# Exercise:
Starting at the line that contains "What distance from the lens", print every remaining line of the entries, unchanged, and output nothing more.

# Source records:

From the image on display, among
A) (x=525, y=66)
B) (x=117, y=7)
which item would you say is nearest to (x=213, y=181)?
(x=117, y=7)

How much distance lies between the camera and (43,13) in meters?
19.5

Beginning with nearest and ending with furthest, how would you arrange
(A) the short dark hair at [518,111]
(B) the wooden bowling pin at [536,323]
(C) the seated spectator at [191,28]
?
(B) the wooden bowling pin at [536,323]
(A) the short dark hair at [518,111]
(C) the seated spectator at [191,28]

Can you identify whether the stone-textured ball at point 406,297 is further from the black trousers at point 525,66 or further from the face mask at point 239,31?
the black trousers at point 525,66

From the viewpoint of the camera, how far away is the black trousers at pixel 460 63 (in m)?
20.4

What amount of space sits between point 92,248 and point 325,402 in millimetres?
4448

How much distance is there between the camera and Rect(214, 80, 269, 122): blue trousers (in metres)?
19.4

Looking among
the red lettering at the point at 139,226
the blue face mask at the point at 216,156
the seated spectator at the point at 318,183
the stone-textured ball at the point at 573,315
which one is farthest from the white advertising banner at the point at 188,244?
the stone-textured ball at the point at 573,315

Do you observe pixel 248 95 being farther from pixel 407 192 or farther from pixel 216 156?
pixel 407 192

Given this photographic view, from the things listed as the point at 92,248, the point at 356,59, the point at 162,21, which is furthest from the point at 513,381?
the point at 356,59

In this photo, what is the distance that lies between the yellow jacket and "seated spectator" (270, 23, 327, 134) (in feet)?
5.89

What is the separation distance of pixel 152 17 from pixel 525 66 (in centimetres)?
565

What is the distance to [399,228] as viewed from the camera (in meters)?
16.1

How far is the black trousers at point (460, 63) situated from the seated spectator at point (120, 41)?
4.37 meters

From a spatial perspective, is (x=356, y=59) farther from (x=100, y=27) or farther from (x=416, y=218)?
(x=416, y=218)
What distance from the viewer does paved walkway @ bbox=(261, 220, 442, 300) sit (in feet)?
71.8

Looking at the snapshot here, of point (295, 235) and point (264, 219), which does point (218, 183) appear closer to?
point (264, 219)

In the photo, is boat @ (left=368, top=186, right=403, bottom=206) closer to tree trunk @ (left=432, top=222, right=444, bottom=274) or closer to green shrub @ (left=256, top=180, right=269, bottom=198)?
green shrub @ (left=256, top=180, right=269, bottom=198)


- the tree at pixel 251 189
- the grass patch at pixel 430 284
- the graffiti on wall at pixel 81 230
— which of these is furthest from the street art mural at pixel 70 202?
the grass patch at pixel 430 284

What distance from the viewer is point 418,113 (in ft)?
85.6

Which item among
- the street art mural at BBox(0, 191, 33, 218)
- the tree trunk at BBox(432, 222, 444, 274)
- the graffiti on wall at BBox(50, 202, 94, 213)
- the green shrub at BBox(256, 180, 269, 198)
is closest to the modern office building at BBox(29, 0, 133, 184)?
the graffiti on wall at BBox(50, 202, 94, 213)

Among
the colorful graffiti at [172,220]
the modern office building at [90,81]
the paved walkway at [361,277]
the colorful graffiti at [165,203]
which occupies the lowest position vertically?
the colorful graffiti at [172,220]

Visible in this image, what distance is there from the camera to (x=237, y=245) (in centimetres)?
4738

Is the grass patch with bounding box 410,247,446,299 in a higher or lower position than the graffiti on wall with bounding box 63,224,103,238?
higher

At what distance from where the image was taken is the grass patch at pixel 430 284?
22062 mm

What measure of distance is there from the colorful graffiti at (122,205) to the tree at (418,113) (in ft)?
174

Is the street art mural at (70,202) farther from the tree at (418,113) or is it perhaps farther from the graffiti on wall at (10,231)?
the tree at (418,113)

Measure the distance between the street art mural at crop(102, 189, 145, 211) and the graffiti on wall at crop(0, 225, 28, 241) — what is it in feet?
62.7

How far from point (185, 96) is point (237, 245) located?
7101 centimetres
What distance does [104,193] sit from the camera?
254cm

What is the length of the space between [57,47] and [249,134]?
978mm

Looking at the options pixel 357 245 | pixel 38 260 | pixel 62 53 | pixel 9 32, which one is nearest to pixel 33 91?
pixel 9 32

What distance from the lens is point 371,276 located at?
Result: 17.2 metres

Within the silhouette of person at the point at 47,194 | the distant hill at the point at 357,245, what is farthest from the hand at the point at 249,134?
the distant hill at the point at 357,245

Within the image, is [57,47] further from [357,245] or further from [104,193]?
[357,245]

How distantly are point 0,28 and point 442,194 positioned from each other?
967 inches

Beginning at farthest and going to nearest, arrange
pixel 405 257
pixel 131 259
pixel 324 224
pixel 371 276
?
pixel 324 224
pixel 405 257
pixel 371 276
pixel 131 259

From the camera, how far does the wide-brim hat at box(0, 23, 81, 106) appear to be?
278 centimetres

# Complete output:
What distance from the lens is point 371,276 located at?
Result: 17.2 metres

Within the silhouette of person at the point at 47,194 | the distant hill at the point at 357,245, what is farthest from the hand at the point at 249,134?
the distant hill at the point at 357,245

Within the image, is [57,47] further from [357,245] or further from [104,193]?
[357,245]

How distantly are point 0,28 and point 442,194 positioned from each other?
967 inches

Beginning at farthest and going to nearest, arrange
pixel 405 257
pixel 131 259
pixel 324 224
pixel 371 276
?
pixel 324 224
pixel 405 257
pixel 371 276
pixel 131 259

From the camera, how far does the wide-brim hat at box(0, 23, 81, 106) appear to be?
278 centimetres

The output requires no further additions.